Now we just need to review the budget and agree the design details that will add character to the basic highways works. As previously discussed with the Council we’re hoping these will include:

  • Use of two colours of tarmac to define the footpath and the more general public space outside Ernest and the TannersDIY streets work at Ernest

  • A bench or two, cycle parking, bins and planters (which we’re hoping to be able to paint), outside Ernest and the Tanners, and at other locations on our focus streets

  • Street trees where possible to green and soften things up

  • Leaf and butterfly patterns painted under the bridge arch on Stepney Road to signpost the entrance to City Stadium and the woodland paths, and to brighten up this dull area

  • Round bollards on the widened pavement at the Stepney Bank/Lime Street corner – we will work with local organisations and artists to design and paint these, and they could be refreshed each year

  • A bridge motif across the surface of the Stepney Bank/Lime Street corner raised table – we can’t use bright colours here like we did at the Festival trial but we’ll work with the available materials to create something distinctive here in the heart of the Valley

The project then move on to the actual delivery stage from June 2016. 

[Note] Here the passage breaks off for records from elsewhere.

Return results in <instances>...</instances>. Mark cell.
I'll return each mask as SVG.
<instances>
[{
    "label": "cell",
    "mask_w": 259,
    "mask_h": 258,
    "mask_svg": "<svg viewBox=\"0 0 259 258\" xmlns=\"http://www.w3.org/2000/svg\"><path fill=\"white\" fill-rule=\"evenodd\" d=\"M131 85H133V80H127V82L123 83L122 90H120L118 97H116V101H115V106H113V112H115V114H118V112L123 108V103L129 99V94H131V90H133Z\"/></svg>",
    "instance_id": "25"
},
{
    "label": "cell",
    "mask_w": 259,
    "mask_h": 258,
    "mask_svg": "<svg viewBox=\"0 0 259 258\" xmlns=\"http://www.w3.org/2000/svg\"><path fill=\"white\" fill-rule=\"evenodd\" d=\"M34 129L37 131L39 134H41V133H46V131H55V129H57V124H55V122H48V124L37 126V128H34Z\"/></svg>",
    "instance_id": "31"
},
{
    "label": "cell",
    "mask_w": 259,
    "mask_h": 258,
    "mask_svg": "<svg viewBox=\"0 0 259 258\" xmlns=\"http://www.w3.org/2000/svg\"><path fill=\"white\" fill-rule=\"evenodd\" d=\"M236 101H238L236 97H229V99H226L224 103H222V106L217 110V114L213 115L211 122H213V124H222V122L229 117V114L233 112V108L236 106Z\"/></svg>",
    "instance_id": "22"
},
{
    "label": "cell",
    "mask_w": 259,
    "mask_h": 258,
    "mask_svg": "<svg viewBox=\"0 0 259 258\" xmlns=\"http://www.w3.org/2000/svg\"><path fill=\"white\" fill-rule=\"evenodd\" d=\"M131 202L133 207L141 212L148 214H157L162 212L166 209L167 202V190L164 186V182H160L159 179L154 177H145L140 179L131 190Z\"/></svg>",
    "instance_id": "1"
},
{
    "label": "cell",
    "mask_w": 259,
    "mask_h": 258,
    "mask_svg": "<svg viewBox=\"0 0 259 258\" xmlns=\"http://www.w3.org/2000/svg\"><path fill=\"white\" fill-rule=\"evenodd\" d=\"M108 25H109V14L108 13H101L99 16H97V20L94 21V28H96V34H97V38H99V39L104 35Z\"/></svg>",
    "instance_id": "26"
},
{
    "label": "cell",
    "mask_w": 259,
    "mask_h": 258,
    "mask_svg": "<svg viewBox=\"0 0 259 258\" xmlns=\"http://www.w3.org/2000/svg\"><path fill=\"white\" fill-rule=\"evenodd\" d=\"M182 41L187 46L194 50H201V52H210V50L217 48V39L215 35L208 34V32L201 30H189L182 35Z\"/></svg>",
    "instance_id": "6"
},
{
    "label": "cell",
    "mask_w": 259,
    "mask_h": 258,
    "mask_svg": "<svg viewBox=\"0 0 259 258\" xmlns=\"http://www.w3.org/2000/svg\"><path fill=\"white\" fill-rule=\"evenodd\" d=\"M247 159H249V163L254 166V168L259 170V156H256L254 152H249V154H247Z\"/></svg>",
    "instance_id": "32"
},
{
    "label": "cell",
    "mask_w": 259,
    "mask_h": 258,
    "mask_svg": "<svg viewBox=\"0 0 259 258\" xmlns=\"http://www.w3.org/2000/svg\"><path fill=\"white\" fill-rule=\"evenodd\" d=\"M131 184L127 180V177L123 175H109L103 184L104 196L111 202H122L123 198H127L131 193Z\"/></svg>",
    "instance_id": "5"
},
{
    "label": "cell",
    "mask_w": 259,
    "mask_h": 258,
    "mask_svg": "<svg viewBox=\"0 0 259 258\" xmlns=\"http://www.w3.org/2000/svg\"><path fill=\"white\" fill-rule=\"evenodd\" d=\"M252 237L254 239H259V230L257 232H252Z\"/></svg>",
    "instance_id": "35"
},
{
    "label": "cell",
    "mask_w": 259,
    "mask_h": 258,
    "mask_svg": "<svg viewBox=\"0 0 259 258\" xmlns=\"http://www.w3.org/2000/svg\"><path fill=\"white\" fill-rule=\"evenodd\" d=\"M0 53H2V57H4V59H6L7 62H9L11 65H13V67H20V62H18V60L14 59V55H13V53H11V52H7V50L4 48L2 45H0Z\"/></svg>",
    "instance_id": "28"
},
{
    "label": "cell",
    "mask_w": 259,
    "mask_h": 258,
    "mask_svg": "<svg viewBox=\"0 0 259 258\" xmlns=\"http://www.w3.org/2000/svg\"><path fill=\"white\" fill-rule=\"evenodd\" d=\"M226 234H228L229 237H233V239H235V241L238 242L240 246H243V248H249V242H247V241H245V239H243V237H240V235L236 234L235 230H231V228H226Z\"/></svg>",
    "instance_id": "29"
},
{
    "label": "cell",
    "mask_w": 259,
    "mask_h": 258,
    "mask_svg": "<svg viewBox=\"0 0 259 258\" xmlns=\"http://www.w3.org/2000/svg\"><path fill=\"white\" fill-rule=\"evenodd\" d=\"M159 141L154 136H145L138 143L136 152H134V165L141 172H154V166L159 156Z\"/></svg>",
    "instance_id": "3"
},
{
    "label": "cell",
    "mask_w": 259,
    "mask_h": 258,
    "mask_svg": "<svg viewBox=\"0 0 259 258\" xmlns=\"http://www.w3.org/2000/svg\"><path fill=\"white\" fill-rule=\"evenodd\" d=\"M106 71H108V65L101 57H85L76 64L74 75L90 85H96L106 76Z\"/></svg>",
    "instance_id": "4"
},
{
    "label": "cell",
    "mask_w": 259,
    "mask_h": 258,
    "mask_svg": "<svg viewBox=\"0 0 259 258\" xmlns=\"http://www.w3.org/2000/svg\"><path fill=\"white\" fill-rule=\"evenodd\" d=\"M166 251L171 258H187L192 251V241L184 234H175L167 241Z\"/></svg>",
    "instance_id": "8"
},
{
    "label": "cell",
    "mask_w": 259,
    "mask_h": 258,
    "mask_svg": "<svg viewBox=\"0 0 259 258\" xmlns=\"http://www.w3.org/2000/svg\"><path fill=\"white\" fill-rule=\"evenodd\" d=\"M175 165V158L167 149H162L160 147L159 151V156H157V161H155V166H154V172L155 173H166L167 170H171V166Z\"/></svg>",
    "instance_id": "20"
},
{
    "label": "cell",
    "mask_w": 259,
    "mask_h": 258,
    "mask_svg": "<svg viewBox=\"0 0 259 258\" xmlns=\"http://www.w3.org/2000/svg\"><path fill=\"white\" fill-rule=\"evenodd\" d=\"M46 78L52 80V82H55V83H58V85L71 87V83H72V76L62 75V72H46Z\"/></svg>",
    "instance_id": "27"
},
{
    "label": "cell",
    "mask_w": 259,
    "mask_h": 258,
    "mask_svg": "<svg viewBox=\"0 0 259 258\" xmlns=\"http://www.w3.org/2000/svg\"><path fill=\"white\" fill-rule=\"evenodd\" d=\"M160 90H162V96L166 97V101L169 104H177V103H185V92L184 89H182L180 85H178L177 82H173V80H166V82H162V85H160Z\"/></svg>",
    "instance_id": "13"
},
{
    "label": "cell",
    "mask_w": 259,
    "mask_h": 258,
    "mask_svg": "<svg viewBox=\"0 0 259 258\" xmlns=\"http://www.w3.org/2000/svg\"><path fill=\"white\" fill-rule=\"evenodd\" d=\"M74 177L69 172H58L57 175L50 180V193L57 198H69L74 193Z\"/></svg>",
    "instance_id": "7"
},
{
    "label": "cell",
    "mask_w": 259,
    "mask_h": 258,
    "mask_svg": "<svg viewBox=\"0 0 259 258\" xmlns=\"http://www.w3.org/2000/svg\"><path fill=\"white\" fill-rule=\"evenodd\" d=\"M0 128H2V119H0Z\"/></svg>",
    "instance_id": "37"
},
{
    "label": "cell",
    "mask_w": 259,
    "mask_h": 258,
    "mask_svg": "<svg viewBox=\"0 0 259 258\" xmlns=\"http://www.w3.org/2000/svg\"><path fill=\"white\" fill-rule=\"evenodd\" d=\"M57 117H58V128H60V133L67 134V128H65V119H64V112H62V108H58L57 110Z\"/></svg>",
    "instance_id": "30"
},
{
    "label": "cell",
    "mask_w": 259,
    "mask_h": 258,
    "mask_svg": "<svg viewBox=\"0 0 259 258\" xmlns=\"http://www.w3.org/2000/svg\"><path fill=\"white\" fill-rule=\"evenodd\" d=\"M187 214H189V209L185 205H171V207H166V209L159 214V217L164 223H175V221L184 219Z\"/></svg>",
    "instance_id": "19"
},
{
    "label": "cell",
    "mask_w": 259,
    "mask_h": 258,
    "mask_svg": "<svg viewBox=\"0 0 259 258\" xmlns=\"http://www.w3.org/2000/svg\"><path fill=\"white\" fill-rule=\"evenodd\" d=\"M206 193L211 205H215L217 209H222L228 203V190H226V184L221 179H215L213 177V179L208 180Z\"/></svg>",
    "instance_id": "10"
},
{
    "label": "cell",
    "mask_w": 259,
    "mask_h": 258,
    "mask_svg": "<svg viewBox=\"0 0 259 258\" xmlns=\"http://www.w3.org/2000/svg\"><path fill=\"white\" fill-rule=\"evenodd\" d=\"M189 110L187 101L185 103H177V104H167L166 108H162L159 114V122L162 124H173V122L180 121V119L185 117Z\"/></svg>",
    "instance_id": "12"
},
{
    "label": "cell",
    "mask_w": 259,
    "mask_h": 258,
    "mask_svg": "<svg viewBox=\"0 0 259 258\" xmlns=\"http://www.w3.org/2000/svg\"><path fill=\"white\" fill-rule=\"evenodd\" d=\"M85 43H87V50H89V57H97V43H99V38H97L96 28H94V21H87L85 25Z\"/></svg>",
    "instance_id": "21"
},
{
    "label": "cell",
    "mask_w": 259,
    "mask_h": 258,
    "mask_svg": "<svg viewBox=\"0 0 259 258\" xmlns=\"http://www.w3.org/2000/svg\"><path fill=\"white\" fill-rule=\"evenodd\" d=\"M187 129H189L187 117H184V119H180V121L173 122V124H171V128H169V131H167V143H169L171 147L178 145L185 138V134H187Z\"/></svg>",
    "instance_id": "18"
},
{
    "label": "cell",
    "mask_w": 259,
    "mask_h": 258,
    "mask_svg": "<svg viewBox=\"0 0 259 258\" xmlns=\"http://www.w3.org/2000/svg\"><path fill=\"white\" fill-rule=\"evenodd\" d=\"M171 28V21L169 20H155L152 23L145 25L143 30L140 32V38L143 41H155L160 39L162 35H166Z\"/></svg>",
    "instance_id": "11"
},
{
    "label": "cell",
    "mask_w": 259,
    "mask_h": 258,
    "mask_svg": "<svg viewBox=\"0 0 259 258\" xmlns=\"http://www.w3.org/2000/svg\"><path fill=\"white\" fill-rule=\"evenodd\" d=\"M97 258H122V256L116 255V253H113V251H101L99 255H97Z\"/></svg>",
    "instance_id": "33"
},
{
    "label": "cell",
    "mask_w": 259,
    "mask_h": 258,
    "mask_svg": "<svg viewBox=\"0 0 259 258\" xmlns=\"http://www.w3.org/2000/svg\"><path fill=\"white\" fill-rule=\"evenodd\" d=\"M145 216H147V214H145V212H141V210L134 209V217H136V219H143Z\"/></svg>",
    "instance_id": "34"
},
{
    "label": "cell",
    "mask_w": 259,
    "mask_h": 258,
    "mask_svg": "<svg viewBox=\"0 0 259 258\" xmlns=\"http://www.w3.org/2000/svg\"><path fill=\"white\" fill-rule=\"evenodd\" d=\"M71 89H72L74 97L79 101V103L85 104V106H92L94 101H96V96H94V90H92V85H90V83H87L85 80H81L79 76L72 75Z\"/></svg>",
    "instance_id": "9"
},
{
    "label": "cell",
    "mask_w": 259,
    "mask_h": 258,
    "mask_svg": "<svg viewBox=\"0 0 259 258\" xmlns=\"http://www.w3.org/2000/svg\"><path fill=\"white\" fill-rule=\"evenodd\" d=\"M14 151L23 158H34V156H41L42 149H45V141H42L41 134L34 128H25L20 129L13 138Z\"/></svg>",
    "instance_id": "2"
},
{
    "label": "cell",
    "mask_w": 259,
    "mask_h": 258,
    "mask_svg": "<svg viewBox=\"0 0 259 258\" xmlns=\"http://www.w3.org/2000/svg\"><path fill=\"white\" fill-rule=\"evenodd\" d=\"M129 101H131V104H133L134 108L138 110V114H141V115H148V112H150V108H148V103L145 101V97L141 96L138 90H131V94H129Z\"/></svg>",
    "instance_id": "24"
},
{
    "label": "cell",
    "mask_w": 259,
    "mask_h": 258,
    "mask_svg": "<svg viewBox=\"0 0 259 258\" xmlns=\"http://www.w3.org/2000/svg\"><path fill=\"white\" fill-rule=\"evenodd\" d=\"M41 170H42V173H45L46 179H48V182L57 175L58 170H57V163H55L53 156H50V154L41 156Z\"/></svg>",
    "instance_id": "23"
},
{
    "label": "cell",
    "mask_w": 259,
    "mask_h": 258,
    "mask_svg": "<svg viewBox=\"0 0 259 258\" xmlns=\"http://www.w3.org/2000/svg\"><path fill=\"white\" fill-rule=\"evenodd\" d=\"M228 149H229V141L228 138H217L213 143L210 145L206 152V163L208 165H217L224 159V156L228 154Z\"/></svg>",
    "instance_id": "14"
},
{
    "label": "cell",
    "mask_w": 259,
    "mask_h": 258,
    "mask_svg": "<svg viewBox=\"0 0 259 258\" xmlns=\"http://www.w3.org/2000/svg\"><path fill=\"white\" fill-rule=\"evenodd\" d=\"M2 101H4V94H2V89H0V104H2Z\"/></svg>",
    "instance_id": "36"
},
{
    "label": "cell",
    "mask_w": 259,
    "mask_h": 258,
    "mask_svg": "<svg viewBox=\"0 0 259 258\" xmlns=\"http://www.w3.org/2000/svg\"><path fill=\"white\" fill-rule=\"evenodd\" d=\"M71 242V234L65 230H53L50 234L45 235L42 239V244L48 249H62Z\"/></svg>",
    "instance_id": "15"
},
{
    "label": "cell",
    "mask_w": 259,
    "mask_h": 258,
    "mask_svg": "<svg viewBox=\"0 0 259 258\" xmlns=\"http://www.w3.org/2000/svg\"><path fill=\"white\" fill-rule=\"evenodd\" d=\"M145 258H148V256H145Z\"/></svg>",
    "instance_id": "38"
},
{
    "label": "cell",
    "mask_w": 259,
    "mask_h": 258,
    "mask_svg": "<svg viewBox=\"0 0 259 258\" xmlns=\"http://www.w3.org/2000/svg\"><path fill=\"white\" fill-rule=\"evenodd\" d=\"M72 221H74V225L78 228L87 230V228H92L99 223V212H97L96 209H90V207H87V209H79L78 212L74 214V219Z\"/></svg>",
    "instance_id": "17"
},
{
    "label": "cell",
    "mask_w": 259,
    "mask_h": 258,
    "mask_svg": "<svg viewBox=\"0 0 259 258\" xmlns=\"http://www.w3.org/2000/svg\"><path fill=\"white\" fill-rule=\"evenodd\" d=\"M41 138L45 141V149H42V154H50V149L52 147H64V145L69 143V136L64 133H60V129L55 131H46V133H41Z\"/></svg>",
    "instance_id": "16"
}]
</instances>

It culminated in a streetside art project in the summer of 2017 - colourful cubes painted by four local artists on the corner of Lime Street and Stepney Bank. Local artists Hannah Scully, Luke Sellers, Danny McConway and Ernie Paxton came up with the winning designs featuring dragonflies, bees, balloons and desert storms They have transformed the grey bollards into playful features that brighten up the pavement, act as visual traffic calming measures, and are handy places to sit!